In this article Wendy Roth offers five ways to salvage the relationship when readers want to unsubscribe:
1. Let subscribers choose how often they want to get email from you.
Offer a weekly alternative if the links stay active that long. Think of it as a cheap way to repurpose your daily content and keep the clicks coming in.
2. Let subscribers pick the content they really want, not just what you think they like.
You don't even have to have a fancy content-management system that generates dynamic content down to the most granular level. Just create a new list that spins off one segment of your market and could appeal to a lucrative niche in your subscriber base.
3. List all the ways subscribers can receive information from you.
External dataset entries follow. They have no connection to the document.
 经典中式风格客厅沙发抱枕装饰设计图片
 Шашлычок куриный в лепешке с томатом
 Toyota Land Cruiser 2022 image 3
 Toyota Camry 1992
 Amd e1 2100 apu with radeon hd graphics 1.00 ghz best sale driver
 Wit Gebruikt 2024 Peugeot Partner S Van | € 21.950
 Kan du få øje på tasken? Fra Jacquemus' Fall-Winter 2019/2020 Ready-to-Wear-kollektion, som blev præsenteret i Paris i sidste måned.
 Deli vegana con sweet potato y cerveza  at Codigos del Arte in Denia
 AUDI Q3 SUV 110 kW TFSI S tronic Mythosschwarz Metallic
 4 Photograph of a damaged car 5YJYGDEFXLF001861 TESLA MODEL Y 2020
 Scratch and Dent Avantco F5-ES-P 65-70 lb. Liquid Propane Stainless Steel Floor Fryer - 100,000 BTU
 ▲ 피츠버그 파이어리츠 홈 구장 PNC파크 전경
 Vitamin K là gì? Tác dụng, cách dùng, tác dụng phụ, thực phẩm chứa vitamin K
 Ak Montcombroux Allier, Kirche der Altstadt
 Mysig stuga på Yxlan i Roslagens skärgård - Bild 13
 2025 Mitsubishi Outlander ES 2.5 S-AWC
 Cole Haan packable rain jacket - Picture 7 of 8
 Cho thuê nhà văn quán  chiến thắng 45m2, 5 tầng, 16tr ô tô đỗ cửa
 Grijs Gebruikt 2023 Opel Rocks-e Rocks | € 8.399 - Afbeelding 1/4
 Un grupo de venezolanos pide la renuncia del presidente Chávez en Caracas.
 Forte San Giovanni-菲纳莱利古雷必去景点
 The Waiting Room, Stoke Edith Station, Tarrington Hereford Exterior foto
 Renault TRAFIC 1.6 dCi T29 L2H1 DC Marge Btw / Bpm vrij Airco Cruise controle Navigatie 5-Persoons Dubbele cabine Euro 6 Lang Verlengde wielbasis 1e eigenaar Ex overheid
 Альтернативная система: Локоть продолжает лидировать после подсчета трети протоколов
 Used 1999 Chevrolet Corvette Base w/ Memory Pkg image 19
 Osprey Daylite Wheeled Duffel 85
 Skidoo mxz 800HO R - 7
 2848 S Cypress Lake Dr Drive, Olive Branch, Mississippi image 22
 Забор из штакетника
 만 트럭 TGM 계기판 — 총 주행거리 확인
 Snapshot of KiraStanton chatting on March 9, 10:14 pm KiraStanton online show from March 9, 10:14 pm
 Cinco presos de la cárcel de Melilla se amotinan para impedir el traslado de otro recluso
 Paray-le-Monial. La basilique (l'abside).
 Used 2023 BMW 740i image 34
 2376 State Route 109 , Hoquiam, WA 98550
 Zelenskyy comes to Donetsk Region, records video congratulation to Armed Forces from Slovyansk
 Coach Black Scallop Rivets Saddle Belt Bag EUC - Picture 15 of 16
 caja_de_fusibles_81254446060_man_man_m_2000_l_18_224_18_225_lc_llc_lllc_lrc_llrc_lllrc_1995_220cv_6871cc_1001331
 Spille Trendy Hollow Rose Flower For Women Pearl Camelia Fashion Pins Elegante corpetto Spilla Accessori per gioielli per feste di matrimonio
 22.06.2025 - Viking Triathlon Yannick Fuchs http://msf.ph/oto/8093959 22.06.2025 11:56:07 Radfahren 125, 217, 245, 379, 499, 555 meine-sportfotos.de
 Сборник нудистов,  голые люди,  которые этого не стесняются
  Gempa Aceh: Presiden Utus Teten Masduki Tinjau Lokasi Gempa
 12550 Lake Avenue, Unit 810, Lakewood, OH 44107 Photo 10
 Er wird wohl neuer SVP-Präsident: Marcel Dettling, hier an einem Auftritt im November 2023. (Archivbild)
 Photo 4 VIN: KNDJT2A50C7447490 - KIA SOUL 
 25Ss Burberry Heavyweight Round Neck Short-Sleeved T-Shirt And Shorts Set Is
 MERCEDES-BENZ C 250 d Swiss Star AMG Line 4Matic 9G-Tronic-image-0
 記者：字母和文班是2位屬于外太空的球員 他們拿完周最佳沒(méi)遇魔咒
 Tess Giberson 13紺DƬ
Sure, I love email, but I know it's not the only way people want to receive information. Today, your subscribers have so many communication channels open to them that if one doesn't work anymore, another one surely will. RSS feeds, blogs, podcasts, IM deals, even old-fashioned paper catalogs are all ways you can keep the relationship alive if email no longer works.
4. Tell them in each email message how they can change or update their subscription records.
Think of this as a pre-emptive strike. Assuming they still open their email messages from you, you can put this important information where they'll see it quickly, no matter whether they see a truncated version of your email in their preview pane or on their cellphone, or the whole message in all its HTML glory on a 21-inch desktop monitor.
Not everybody who unsubscribes really wants to leave. They might just want to change an email address because they're switching email providers or dumping their current address because of spam from other senders. (Certainly not from you!)
5. Wrap it all up with an easily accessible subscriber page that loads with their data and lets them update with just a few clicks.
This means "no passwords." If their records include sensitive data such as credit-card numbers or bank accounts, save that information on a separate page and restrict access to it there.
Look for other barriers, too. Do you still force confirmation on opt-outs as well (I hope!) as on opt-ins? Drop that barrier too. Instead, put a resubscribe line in a follow-up email or a confirmation page on your site. If they really did screw up and unsubscribe when they just wanted to change, they can resubscribe there.